Ceux que hante une affection déplacée pour leur corps éphémère et pour leurs proches, et qu'enchaînent les concepts du "moi" et du "mien", restent incapables de percevoir Tes pieds pareils-au-lotus, bien que ces derniers se trouvent dans leur propre corps. Mais quant à nous, Seigneur, nous cherchons refuge en Tes pieds pareils-au-lotus.

TENEUR ET PORTEE

La philosophie védique dans son ensemble enseigne qu'il faut se délivrer des enveloppes matérielles que sont nos corps grossiers et subtils, lesquels ne font que perpétuer, notre existence de souffrance. Or, le corps matériel continue d'être jusquà ce que l'on soit détaché du désir illusoire de dominer la nature matérielle. Et ce désir est suscité par les concepts de "moi" et de "mien". Nous pensons: "Je suis le seigneur et maître de tout ce qui m'entoure. Je possède aujourd'hui tant de choses, et demain plus et plus encore. Qui pourrait être plus riche et plus cultivé que moi? Je suis le maître, je suis Dieu. Nul autre que moi n'existe." Toutes ces idées reflètent la philosophie de l'aham-mama, "Je suis tout". Les êtres qui adhèrent à un tel concept de l'existence ne peuvent jamais s'affranchir des chaînes de la matière. Or, même celui qui est condamné à perpétuellement souffrir au sein de l'existence matérielle peut être délivré de son esclavage pourvu qu'il accepte simplement de prêter l'oreille à la krsna-katha. Dans l'âge de Kali, l'ère ou nous vivons, l'écoute de la krsna-katha est le moyen le plus sûr de se défaire des liens indésirables de l'affection familiale et d'obtenir par là une liberté définitive. L'âge de Kali est un océan de péchés, et les hommes tombent de plus en plus sous son emprise, mais par le simple fait d'écouter et de chanter la krsna-katha, on est assuré de retourner à Dieu. Par suite, les gens devraient être éduqués, par tous les moyens, à n'écouter que la krsna-katha, de manière à s'affranchir de toute forme de souffrances.

● **Consigne 1**
D'après le texte, quel est le moyen le plus sûr, à l'âge de Kali, de se défaire des liens de l'affection familiale ?
● **Consigne 2**
Recopiez sans rien changer le passage du texte qui commence par « Ceux que hante » et se termine par « Tes pieds pareils-au-lotus. ».
Les entrées ne servent à rien ici.

● **Données fournies**
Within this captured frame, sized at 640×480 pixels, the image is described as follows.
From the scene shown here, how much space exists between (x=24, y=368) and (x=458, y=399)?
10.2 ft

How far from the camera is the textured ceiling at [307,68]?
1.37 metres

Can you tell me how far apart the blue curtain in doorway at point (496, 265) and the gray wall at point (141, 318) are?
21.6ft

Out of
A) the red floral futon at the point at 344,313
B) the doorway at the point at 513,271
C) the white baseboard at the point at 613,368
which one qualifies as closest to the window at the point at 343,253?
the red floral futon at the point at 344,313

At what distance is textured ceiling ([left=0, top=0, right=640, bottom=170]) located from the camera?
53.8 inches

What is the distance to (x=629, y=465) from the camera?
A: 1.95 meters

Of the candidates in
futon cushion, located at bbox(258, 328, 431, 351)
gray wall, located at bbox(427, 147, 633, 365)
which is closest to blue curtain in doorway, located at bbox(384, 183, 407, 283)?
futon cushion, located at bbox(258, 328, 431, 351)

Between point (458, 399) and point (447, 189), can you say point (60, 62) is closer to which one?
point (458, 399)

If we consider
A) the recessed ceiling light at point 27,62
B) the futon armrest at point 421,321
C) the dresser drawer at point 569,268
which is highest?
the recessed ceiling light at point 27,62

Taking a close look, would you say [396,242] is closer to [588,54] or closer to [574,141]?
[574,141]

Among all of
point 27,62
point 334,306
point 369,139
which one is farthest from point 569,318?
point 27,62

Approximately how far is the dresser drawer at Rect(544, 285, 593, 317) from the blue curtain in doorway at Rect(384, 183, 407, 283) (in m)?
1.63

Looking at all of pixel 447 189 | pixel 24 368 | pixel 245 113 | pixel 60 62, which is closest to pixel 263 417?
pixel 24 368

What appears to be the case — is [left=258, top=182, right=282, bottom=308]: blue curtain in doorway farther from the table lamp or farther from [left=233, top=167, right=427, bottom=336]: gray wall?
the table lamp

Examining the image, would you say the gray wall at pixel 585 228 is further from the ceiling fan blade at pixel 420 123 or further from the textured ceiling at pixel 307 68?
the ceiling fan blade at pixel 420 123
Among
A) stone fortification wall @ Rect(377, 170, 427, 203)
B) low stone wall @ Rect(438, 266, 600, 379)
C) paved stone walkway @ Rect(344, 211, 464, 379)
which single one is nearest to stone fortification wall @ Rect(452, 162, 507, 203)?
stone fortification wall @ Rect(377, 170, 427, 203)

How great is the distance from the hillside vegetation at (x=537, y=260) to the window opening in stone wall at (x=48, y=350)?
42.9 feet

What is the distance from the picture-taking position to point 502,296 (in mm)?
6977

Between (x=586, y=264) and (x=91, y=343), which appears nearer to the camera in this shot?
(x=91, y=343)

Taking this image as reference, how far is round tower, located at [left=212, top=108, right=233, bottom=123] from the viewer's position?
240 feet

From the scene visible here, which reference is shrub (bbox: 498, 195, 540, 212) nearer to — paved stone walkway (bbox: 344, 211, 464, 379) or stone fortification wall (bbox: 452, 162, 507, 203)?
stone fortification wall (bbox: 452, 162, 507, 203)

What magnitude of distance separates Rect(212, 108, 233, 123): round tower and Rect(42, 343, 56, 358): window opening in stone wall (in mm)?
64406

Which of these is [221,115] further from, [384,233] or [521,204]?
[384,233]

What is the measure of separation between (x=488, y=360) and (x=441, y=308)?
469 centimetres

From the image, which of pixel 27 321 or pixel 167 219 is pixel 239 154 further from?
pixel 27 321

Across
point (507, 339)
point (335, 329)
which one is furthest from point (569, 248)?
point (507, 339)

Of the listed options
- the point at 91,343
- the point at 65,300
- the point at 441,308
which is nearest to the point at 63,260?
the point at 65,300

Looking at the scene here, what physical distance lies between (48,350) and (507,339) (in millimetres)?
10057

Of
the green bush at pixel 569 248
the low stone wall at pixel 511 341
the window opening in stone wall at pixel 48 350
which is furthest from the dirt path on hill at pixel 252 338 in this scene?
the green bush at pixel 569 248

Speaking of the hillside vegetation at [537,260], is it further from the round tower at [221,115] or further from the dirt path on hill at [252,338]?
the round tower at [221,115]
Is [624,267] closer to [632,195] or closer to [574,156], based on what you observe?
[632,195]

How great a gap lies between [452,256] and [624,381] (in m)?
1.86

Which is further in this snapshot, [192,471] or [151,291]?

● **Réponse rédigée 1**
L'écoute de la krsna-katha.

● **Réponse rédigée 2**
Ceux que hante une affection déplacée pour leur corps éphémère et pour leurs proches, et qu'enchaînent les concepts du "moi" et du "mien", restent incapables de percevoir Tes pieds pareils-au-lotus, bien que ces derniers se trouvent dans leur propre corps. Mais quant à nous, Seigneur, nous cherchons refuge en Tes pieds pareils-au-lotus.